Tickets for 8 shows in the UK and Ireland went on sale on 25 May 2013, with several dates selling out in minutes, leading to extra show dates being announced. All tickets from the first show of the tour in Bogotá sold out in one day, nearly a year prior to the concert date.
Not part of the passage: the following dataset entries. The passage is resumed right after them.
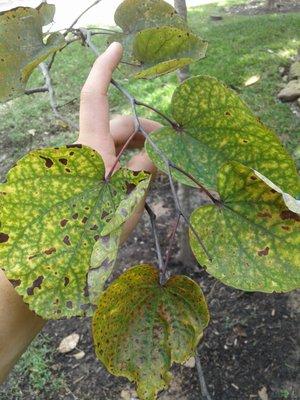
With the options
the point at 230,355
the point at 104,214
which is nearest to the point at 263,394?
the point at 230,355

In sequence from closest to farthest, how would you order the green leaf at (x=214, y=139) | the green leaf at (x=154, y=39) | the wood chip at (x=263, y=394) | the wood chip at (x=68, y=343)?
the green leaf at (x=214, y=139)
the green leaf at (x=154, y=39)
the wood chip at (x=263, y=394)
the wood chip at (x=68, y=343)

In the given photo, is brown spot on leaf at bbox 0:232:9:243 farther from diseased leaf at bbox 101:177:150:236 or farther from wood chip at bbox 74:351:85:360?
wood chip at bbox 74:351:85:360

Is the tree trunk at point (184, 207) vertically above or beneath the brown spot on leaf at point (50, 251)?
beneath

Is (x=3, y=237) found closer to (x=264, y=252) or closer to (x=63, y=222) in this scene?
(x=63, y=222)

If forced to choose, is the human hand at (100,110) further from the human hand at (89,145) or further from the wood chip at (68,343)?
the wood chip at (68,343)

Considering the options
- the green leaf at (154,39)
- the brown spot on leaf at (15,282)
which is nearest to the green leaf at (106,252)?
the brown spot on leaf at (15,282)
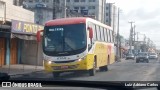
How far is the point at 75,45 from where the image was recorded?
12.0m

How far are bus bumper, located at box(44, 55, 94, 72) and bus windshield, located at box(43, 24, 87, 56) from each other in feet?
1.16

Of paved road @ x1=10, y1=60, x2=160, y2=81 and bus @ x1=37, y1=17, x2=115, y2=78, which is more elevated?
bus @ x1=37, y1=17, x2=115, y2=78

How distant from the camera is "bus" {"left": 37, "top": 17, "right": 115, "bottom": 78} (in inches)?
437

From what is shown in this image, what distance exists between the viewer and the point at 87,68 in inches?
465

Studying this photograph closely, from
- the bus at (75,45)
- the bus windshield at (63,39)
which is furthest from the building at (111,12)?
the bus windshield at (63,39)

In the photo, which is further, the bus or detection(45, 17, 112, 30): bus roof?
the bus

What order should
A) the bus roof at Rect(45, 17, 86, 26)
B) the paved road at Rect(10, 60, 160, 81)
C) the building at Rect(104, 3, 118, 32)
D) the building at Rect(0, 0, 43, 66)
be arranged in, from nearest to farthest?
A: the paved road at Rect(10, 60, 160, 81) < the building at Rect(104, 3, 118, 32) < the building at Rect(0, 0, 43, 66) < the bus roof at Rect(45, 17, 86, 26)

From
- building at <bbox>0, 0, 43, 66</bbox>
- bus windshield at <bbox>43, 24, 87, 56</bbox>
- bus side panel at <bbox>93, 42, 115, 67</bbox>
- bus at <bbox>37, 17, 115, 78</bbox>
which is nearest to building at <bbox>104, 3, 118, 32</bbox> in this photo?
bus at <bbox>37, 17, 115, 78</bbox>

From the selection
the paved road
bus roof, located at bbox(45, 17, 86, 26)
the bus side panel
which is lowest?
the paved road

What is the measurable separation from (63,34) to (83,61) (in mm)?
1352

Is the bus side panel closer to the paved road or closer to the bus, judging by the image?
the bus

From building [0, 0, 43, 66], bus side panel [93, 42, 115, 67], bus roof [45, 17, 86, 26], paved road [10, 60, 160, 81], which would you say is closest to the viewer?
paved road [10, 60, 160, 81]

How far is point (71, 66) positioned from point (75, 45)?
0.88m

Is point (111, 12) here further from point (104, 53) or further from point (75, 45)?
point (104, 53)
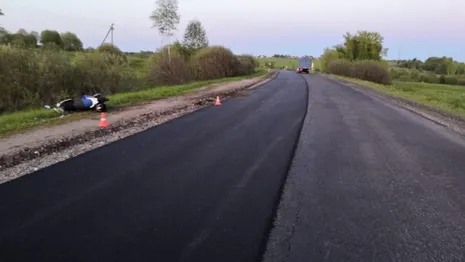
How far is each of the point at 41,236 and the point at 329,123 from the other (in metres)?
9.91

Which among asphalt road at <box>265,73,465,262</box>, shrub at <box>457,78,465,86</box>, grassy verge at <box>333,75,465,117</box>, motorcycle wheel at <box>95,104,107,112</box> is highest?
asphalt road at <box>265,73,465,262</box>

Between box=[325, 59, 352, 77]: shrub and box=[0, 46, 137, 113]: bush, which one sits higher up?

On 19 September, 10 shows for the European leg were announced and additional shows in Dublin, Manchester, and London were added, with tickets going on sale the following week on 28 September.

During an appearance on Good Morning America on 26 November 2013 to promote the release of their third album, the band announced 21 dates for the North American leg of the tour, with tickets going on sale on 7 December.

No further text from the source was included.